The Waverley Residential Home located in Galashiels is one such project where the interior spaces need sensitive design interventions to make the interiors feel intuitive and dementia-friendly. The following project is an attempt to introduce interior elements and design principles to the existing built form that reinforces the feeling of being at home and part of the community combined with a strong sense of confidence and independence.
The central circulation corridor that is also the busiest portion of this building draws its inspiration from the hustle and bustle of a town square. To encapsulate this theme, a full-size wall mural has been proposed opposite to the seating area. This space receives plenty of natural illumination through the skylight. Artificial Turf and indoor plants beside the sitting bench along with the wall mural, retro street lamps and signages help this space attain its 'Town Square' character.
As people living with dementia have a tendency to explore and wander their residential spaces, each corridor's termination point has been provided with a wall/door-mounted folding table and chair.
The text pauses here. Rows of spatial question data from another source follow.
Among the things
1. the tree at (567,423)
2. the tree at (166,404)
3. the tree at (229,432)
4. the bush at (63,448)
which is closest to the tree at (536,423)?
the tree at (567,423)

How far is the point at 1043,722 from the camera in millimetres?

These can be folded back to create more space in the corridor or when a door needs to be used. Moreover, this area will also provide a destination for the journey taken by an explorer. At these resting spaces, explorers can catch a breath and relax, have a light snack, triangulate their current location and device a new journey or even call on a care worker if help is needed. Full-size wall murals of the townscape such as the Church, school, bank etc act as landmarks for navigation and wayfinding in the circulation spaces for people living with dementia.